Saturday, September 13, 2014

Lift the Veil, and...






...you just find another one.

Some things just become more ambiguous, not clearer, the more you look into them.  Mostly, to avoid these headaches, people either just accept things (like the frog who gets boiled without noticing that his future is changing for the worse as the heat under the pot is turned up very slowly), or they have beliefs that save them the trouble of thinking matters through.

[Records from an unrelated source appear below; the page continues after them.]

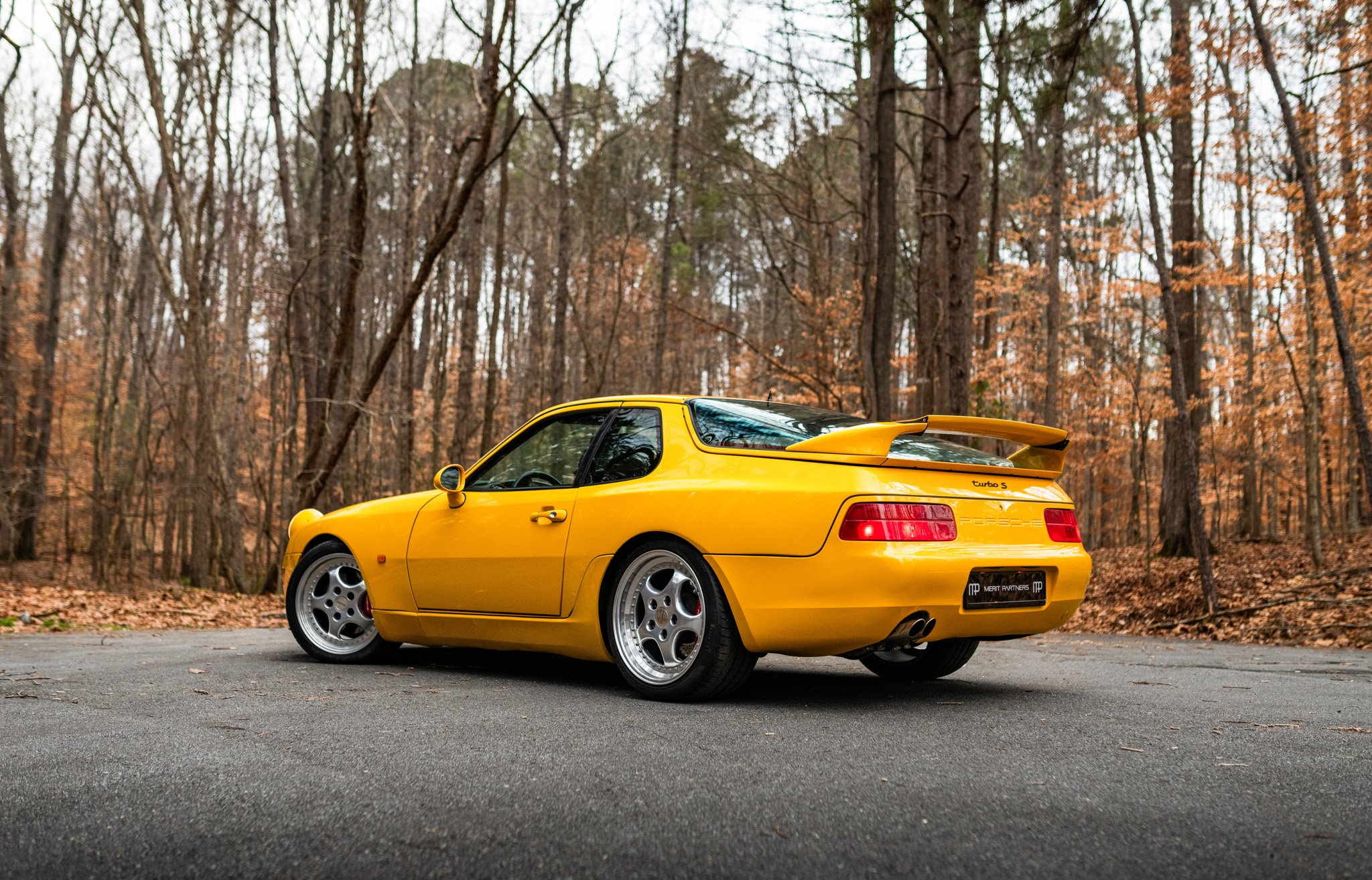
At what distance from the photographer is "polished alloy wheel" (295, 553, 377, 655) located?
6488 millimetres

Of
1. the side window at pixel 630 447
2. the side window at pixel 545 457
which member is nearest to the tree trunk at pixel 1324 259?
the side window at pixel 630 447

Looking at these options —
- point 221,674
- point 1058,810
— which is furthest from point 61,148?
point 1058,810

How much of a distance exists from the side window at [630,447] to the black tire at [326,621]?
1947 mm

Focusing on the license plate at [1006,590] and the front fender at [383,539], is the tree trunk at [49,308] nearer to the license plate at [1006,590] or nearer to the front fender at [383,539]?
the front fender at [383,539]

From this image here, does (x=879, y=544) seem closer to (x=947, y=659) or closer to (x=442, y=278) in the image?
(x=947, y=659)

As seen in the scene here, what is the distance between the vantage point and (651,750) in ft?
12.2

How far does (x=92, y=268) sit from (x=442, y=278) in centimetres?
892

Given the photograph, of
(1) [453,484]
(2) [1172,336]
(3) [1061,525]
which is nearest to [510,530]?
(1) [453,484]

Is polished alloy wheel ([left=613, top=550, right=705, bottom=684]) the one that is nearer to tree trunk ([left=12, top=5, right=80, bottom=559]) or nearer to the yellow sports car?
the yellow sports car

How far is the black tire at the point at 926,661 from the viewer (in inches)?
224

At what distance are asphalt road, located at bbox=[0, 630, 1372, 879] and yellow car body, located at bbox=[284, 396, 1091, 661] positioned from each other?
1.19ft

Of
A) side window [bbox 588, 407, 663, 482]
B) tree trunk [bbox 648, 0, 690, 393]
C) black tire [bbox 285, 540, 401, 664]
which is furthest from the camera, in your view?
tree trunk [bbox 648, 0, 690, 393]

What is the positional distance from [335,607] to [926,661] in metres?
3.54

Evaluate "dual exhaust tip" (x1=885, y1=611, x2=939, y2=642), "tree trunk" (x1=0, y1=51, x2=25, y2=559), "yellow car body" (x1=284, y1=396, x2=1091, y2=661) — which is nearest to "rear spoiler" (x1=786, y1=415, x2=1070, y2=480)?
"yellow car body" (x1=284, y1=396, x2=1091, y2=661)
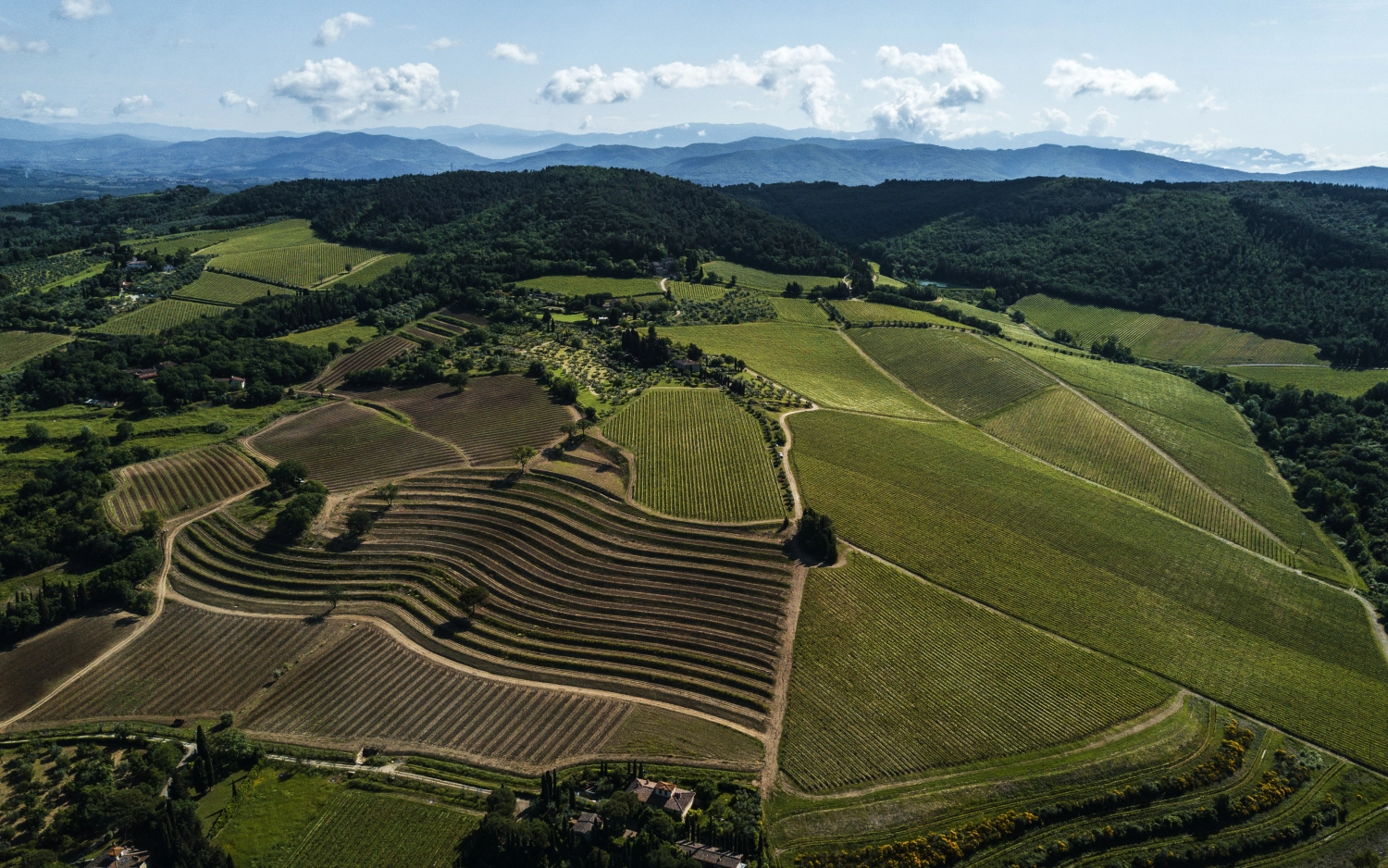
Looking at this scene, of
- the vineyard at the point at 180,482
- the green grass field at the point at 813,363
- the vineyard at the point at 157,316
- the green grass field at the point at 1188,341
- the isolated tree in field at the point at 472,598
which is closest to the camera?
the isolated tree in field at the point at 472,598

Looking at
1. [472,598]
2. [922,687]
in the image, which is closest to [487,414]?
[472,598]

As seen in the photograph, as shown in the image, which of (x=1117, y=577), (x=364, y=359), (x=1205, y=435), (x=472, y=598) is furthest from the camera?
(x=364, y=359)

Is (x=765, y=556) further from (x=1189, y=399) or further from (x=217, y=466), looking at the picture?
(x=1189, y=399)

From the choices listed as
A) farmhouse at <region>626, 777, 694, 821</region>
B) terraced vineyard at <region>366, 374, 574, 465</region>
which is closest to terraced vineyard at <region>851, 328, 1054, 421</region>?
terraced vineyard at <region>366, 374, 574, 465</region>

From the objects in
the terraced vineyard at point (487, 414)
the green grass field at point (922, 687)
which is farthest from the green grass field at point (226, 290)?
the green grass field at point (922, 687)

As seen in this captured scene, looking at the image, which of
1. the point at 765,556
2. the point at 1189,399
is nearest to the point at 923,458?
the point at 765,556

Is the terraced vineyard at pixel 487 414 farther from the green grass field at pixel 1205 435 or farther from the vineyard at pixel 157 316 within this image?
the green grass field at pixel 1205 435

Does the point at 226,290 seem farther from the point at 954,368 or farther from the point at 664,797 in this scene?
the point at 664,797

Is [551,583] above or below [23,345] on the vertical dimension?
below
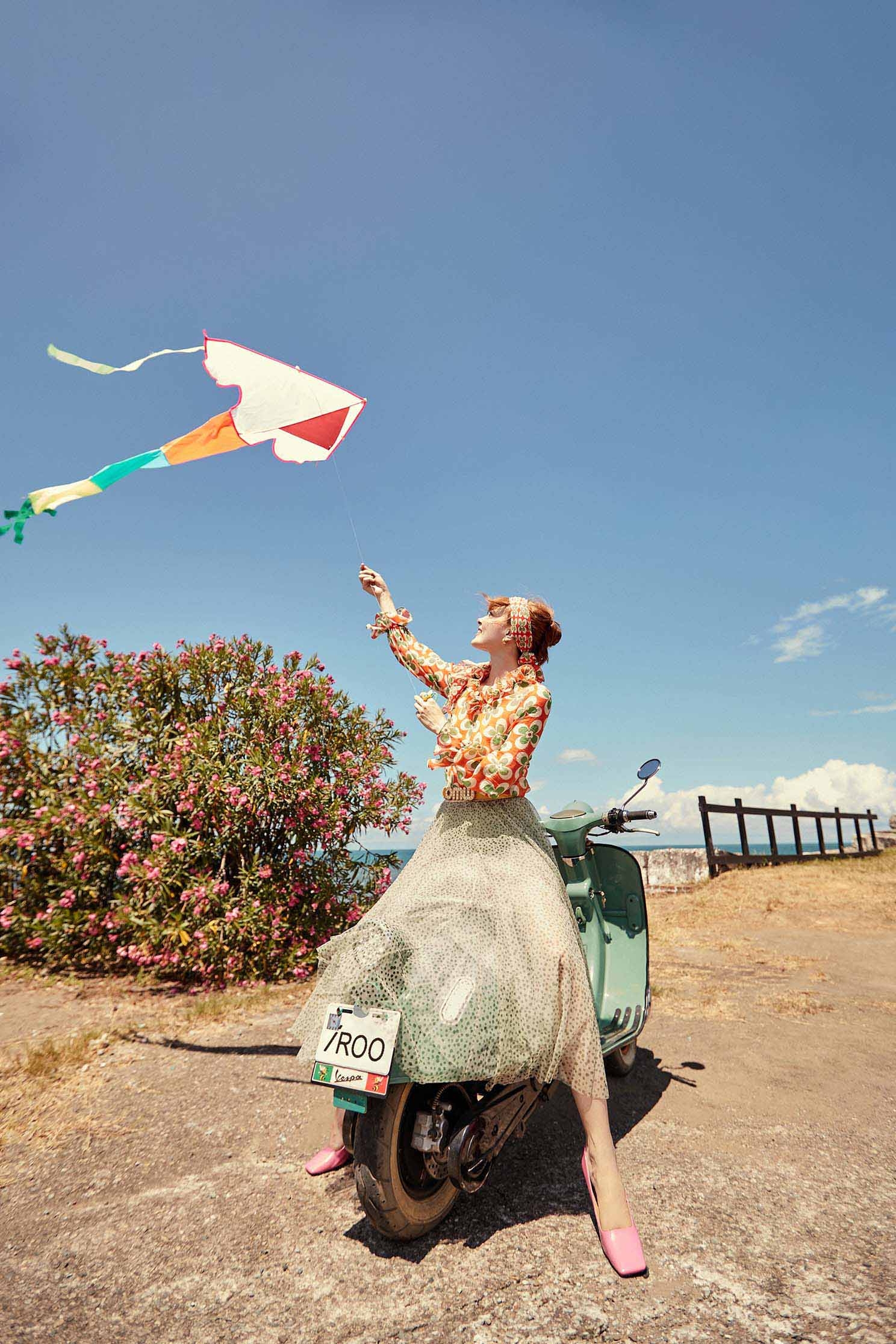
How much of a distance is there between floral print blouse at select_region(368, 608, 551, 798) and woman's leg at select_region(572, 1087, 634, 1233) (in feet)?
3.57

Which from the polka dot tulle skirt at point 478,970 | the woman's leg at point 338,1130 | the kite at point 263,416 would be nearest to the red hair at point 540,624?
the polka dot tulle skirt at point 478,970

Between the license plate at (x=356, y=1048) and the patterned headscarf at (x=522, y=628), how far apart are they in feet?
4.95

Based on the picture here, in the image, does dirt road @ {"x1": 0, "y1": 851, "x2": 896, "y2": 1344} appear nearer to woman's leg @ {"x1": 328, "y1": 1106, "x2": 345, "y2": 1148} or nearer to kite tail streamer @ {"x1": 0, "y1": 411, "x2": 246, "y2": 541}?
woman's leg @ {"x1": 328, "y1": 1106, "x2": 345, "y2": 1148}

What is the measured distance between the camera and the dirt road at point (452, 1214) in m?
1.91

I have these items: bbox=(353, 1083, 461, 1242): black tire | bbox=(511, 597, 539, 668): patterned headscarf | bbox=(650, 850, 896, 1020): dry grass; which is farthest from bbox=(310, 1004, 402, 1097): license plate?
bbox=(650, 850, 896, 1020): dry grass

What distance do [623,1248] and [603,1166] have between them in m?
0.22

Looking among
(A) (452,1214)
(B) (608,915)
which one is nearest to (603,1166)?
(A) (452,1214)

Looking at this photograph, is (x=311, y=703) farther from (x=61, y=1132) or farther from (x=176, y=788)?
(x=61, y=1132)

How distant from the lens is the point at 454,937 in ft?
7.38

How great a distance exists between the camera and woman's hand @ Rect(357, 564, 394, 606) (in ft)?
11.4

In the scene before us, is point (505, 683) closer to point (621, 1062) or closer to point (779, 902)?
point (621, 1062)

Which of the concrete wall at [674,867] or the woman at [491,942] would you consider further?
the concrete wall at [674,867]

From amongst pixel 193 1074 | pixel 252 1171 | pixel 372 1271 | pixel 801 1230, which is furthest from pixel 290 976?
pixel 801 1230

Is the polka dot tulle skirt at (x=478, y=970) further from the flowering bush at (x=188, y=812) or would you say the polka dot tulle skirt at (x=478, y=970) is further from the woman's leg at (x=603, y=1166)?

So, recently Coca-Cola announced that they are going to go to a 100% bioplastic "plant bottle" which is made from plant materials instead of being petroleum-based.  Right now, their bottles are already 30% made from such renewable feed stock (petroleum being, for a fact, despite the claims of scientists such as S. Palin, both finite and non-renewable).  The other 70% is now PET plastic along with some chemicals for softening and flexibility. To make the project economically as painless as possible, they're partnering with a Wisconsin company, Virent, to refine the process of producing purer paraxylene from a byproduct of the biofuel production process.  Other large packagers are on board, such as Heinz and Proctor & Gamble, as well as Ford, which has already pioneered use of recycled PET plastic for interiors.  The Air Force is testing jet biofuel, and Honda and Shell Oil are in also.  Big corporate environmentalism?  Bring it on, since, let's face it, another article in the Sierra Club magine pushing the idea isn't going to move much on the global chessboard.

But then...using switch grass or plant leftovers sounds efficient and good, but what if the major source of plant feedstock for this new plastic turns out to be one of the major monocrops of industrial agriculture, such as corn?  The effects of expanding its production on our battered, eroding soils or creating square miles of new sugar cane fields by bulldozing the Amazon basin even more would be as hard on the world environment as the PET plastics already are.  That's more diesel fuel use, and more herbicides and pesticides, when we have far too much of that now.  And the plant-based plastic might well include the same dangerous additive chemicals for softening that are currently used.

Recycling problems will not go away.  The current rate with PET petroleum plastic bottles is only around 24% (except in states with refundable deposit laws, where it averages 70%), and the recycling industry is not set up to handle bioplastic.  Coca-Cola and other giants oppose deposit laws, since that system requires some effort from them.  In Europe, companies are being held accountable for accepting back their materials, even whole cars, but as long as one lobbyist draws breath in the USA, that won't happen here.

Dilemmas like this remind me of what Tony Soprano would say: "Well, whatcha gonna do?"